The landmark legislative package signed by Gov. Kathy Hochul earlier this week is aimed at strengthening the state’s gun laws.

One part of the package includes the requirement of microstamping ammunition.


What You Need To Know

  • One part of the landmark legislative package signed by Gov. Hochul earlier this week aimed at strengthening the state’s gun laws includes the requirement of microstamping ammunition
  • Microstamping is designed to help investigators link bullets and casings recovered at crime scenes to a specific gun and potentially other crimes
  • Some experts say the microstamping effort may be flawed because the markings are too tiny to read

The Monroe County Crime Laboratory examines evidence and has the technology that can link a gun casing to a particular weapon and even to a casing found at another crime scene.

The ammunition-marking technique is designed to help investigators link bullets and casings recovered at crime scenes to a specific gun and potentially other crimes.

Eric Freemesser, a firearms section supervisor at the Monroe County Crime Laboratory, describes the microstamping process.

"We have the bullet, the cartridge, the gunpowder inside the cartridge, and a primer here at the base. When the primer is struck by the firing pin inside the gun, it causes the cartridge to discharge and push the bullet down the barrel and toward the target. The firing pin with microstamping would have serialized numbers or characters on the tip of the firing pin, and those characters are going to be imparted on every cartridge that firing pin discharges. So every cartridge would have a unique set of characters based on the gun that fired it that we could then identify back to the gun that discharged it. That's what microstamping is.”

Hochul is hoping this and the other measures in the 10-bill package will prevent future violence like the recent incidents at a Buffalo grocery store and at an Uvalde, Texas elementary school.

“It may make it easier for us to identify cartridge cases that were all fired by the same firearm,” said Freemesser. “In theory, if we can read the characters, it might make less work for us to be able to say that these cartridge cases were all fired by the same gun or a particular gun if we have it.”

Will microstamping actually help prevent gun violence?
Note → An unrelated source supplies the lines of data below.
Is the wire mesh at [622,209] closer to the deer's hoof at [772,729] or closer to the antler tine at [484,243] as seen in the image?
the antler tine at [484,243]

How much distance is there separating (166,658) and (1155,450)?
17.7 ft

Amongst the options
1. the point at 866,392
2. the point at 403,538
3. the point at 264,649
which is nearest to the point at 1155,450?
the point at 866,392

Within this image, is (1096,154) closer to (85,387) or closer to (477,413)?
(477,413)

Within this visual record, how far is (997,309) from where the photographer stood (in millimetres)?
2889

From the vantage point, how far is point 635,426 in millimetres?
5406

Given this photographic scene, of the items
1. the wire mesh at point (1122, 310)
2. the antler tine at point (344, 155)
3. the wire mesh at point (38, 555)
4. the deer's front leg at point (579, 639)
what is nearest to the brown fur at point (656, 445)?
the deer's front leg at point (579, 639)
Some experts think that it's a concept that has some flaws.

“I think the potential may be there, but even without the microstamping, we're doing the ID work already," said Freemesser who also says one of the problems with microstamping is it’s too micro – the marks or characters are so small they don't always leave accurate marks on the cartridge case, making it hard to read them.

Freemesser points out, “If you're mass producing firing pins that are going to take a lot of effort and time and probably new machinery to try to put that stuff on. So to be able to do it, I don't imagine it would be cost-prohibitive for the manufacturers. And it's going to be so small this can be very easy to file off.”

The folks at the Crime Lab say the new laws won’t necessarily change how the work is done there.

“So it's a great effort. It's a wonderful concept,” said Freemesser. “I'm not sure how well it's going to work out for us.”

Microstamping: one part of a comprehensive package aimed at preventing gun violence.